- 33°51′37″S 150°20′58″E﻿ / ﻿33.8603°S 150.3495°E
- Location: Coxs River Arms, Lake Burragorang/Warragamba Dam, City of Blue Mountains, New South Wales, Australia

Site notes
- Owner: Sydney Catchment Authority

New South Wales Heritage Register
- Official name: Track
- Type: State heritage (built)
- Designated: 18 November 1999
- Reference no.: 1372
- Type: Trail/Track
- Category: Transport - Land

= Coxs River track =

Historic road in New South Wales, Australia

The Coxs River track is a heritage-listed former walking track and road and now walking track at Cox's River Arms, Lake Burragorang/Warragamba Dam, City of Blue Mountains, New South Wales, Australia. The track is also known as the Warragamba Dam - Burragorang Valley - Wentworth Falls Track. The property is owned by the Sydney Catchment Authority, an agency of the Government of New South Wales. It was added to the New South Wales State Heritage Register on 18 November 1999.

== History ==
One of the first places in the Gundungurra traditional homelands that most appealed to the Anglo-Celt settlers were the river flats of the Burragorang Valley (now flooded under Warragamba Dam). Even before the valley was officially surveyed in 1827–8, many early settlers were already squatting on blocks that they planned to officially occupy following the issue of freehold title grants. From the Burragorang Valley and using Aboriginal pathways, other valleys to the west were occupied and developed by the settlers with construction of outstations and stock routes. These cattle entrepreneurs were then followed by cedar-wood extractors and miners.
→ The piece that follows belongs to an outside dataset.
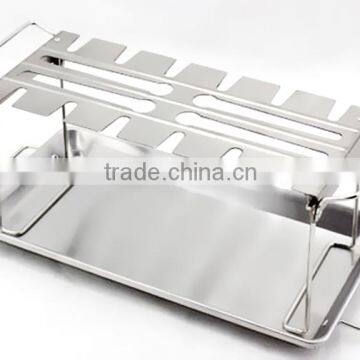 Factory Price Stainless Steel BBQ Shelf for Chicken BBQ Pan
The Gundungurra traditional owners resisted the taking of their lands, and, relying on various laws of the colony at the time, continually applied for official ownership. Although their individual claims failed, in some kind of recognition of the significance of the designated tracts of land claimed, six Aboriginal Reserves (under the control of the NSW Aborigines Protection Board) were formally declared in the Burragorang Valley. Even after these reserves were revoked, many of the traditional owners remained, quietly refusing to leave their traditional homelands.

Finally pushed into the "Gully", a fringe development in West Katoomba from about 1894, the Gully community stayed together for more than 60 years until dispossessed of the Gully by the then Blue Mountains Shire Council so a group of local businessmen could develop a speedway that became known as the Catalina Race Track. The Gully people kept talking about areas of land they had walked in as children - the nearby Megalong and Kanimbla Valleys and the Burragorang Valley. They knew of the profound significance of these valleys for their parents and grandparents.

== Description ==
The track was built by the Pearce family around 1870 using packed stone and earth. The track is substantially intact.

The track leads to the Wentworth Falls in the Burragorang Valley.

The heritage listing by the New South Wales Office of Environment and Heritage gives the primary address of the track as "Coxs River Arms, Lake Burragorang, Warragamba Dam, NSW." However, when the co-ordinates provided in the article (Lat: -33.8548514027 Long: 150.3385892100) are searched in Google maps, the point is shown as being on the western side of the Kedumba River, near its junction with Coxs River Arm. The river must be crossed to walk to Wentworth Falls. A logical starting point for the track is at the point where Kedumba Valley Road nearly touches Coxs River Arm, at co-ordinates -33.860317, 150.349545 (provided by Google maps). From this point, Kedumba Valley Road proceeds to its junction with Tableland Road, which then proceeds to the Great Western Highway at Wentworth Falls, a distance of about 25 km. The heritage listing states that the track is a "former walking track and road."

The Kedumba River crossing campground is situated about 16 km from Wentworth Falls and 9 km from Coxs River Arm. Public access is prohibited along part of the track, below the campground.

== Heritage listing ==
The track is a historically significant archaeological relic built by Europeans as a route of transportation on settlement of the Burragorang Valley. It is representative of a very early form of road construction, evidenced by its design and siting. It has immense historical value as it facilitated the European exploration and expansion of the valley. There are anecdotal linkages to the Pearce family, who were active settlers within the upper reaches of the Blue Mountains. It is a significant component of the cultural landscape and is understood to be exceedingly rare because of the high level of intactness noted in the remaining fabric.

Track was listed on the New South Wales State Heritage Register on 18 November 1999 having satisfied the following criteria.

The place possesses uncommon, rare or endangered aspects of the cultural or natural history of New South Wales.

This item is assessed as historically rare statewide.

The place is important in demonstrating the principal characteristics of a class of cultural or natural places/environments in New South Wales.

This item is assessed as aesthetically representative regionally.